> [THE RECORDS]
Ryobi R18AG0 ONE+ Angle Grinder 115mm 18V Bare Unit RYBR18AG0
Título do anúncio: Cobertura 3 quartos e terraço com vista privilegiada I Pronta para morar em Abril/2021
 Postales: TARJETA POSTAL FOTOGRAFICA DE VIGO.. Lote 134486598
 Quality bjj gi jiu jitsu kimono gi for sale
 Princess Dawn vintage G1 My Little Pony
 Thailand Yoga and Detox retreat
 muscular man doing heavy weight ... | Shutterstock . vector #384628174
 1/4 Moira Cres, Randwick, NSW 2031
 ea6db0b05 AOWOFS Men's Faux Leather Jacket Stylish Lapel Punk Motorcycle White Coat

==

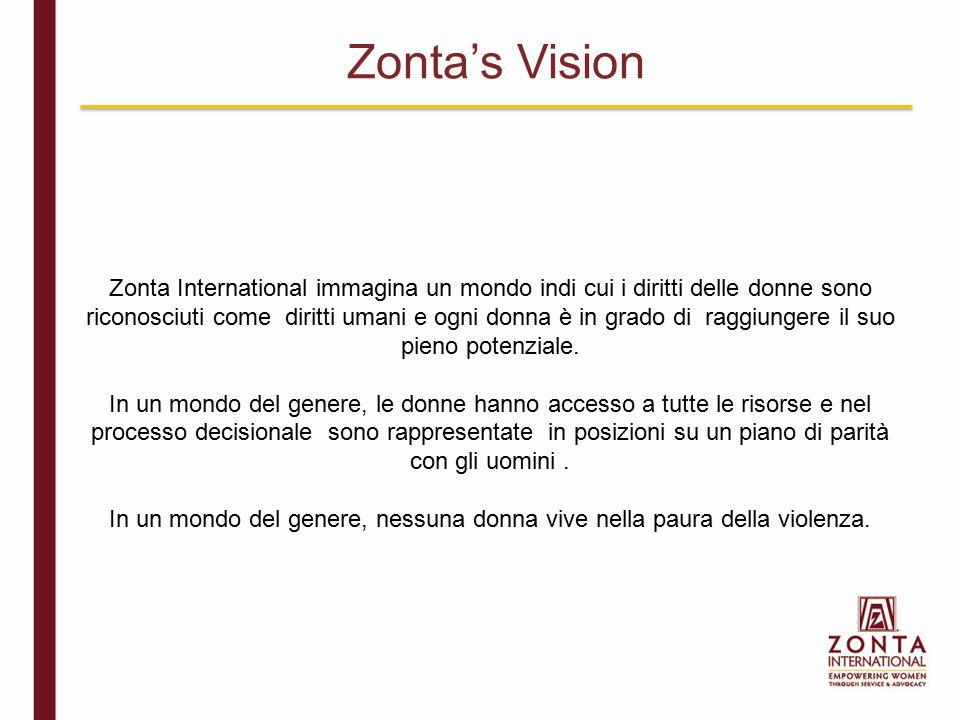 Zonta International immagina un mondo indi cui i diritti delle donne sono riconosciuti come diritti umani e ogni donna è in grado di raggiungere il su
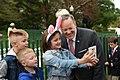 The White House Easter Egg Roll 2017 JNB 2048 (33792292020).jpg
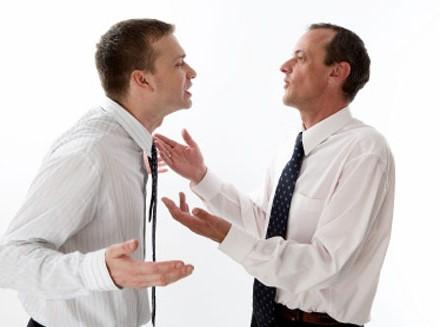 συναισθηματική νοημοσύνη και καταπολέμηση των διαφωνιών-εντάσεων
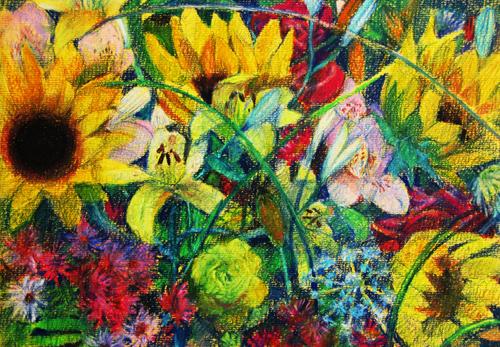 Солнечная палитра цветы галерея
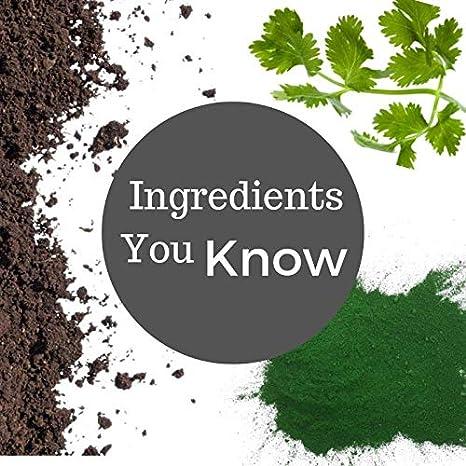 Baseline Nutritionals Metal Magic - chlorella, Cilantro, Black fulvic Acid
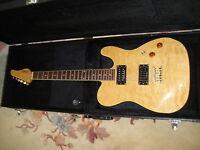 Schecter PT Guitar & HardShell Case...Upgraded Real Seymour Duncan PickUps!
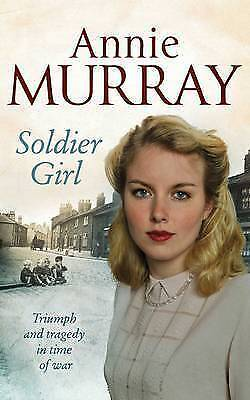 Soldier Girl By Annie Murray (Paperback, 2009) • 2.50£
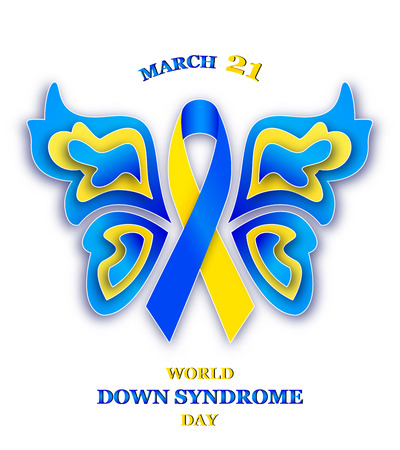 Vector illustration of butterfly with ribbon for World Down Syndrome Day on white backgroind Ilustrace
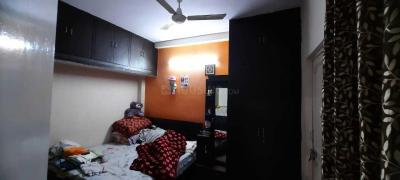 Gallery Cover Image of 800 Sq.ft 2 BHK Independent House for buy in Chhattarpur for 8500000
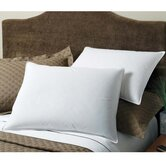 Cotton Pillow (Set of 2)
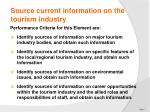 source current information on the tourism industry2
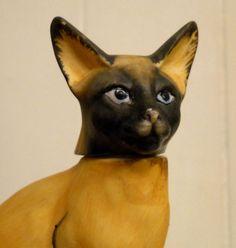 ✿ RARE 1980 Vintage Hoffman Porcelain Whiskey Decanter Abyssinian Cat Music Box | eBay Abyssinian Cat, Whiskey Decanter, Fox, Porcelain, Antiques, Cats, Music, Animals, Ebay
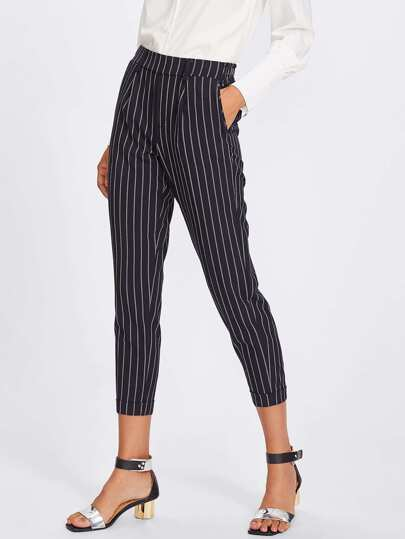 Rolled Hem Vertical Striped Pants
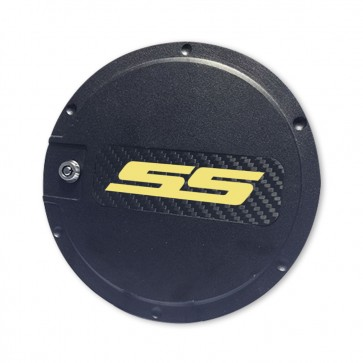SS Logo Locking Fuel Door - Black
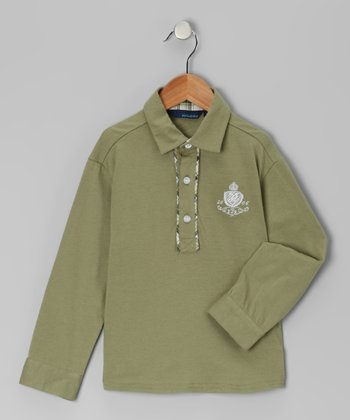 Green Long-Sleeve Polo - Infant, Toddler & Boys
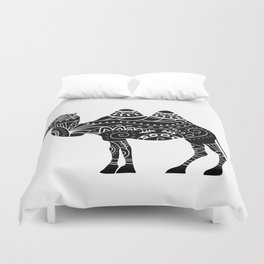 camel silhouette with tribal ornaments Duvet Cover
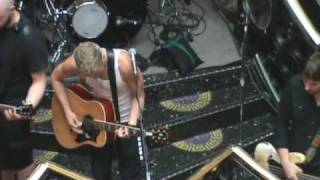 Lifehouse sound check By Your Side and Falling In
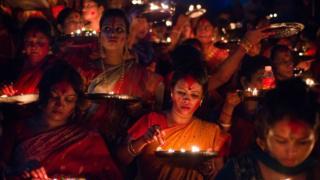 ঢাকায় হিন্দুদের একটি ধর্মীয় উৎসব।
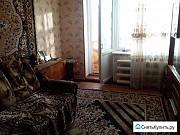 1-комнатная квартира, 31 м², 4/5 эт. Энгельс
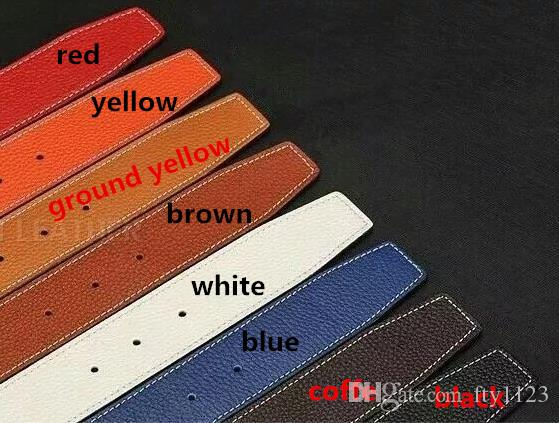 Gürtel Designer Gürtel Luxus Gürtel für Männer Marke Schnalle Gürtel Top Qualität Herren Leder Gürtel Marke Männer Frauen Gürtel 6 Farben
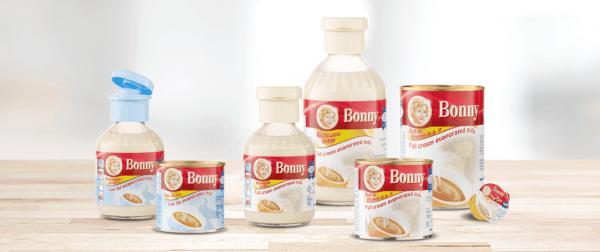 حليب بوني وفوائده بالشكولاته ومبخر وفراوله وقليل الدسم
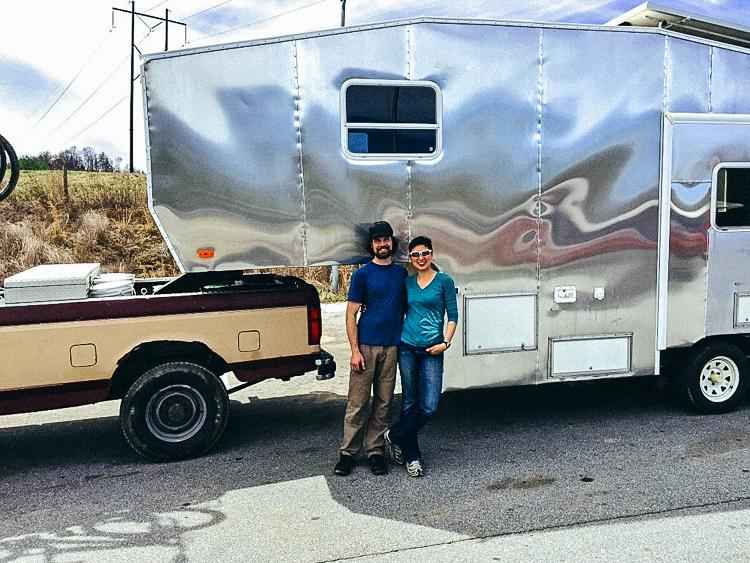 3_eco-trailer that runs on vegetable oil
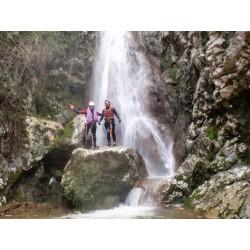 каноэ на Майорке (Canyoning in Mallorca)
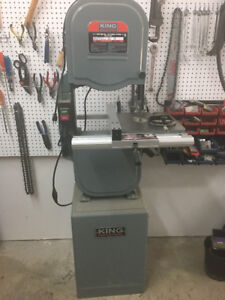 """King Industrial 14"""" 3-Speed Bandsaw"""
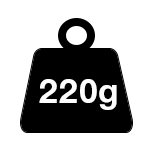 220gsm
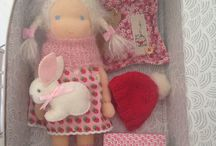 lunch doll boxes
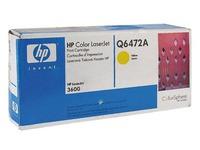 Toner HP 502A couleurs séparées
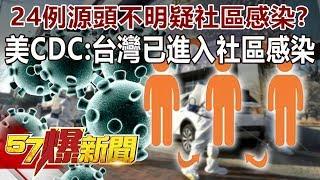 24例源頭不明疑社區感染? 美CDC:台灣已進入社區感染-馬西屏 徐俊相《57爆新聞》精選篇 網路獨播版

> [TASK GOAL] Take the records above and return, word for word, only the lines that fall from the line with "Postales: TARJETA POSTAL" to the line with "muscular man doing", both of them included.

> [ANSWER TO THIS PROBLEM]
 Postales: TARJETA POSTAL FOTOGRAFICA DE VIGO.. Lote 134486598
 Quality bjj gi jiu jitsu kimono gi for sale
 Princess Dawn vintage G1 My Little Pony
 Thailand Yoga and Detox retreat
 muscular man doing heavy weight ... | Shutterstock . vector #384628174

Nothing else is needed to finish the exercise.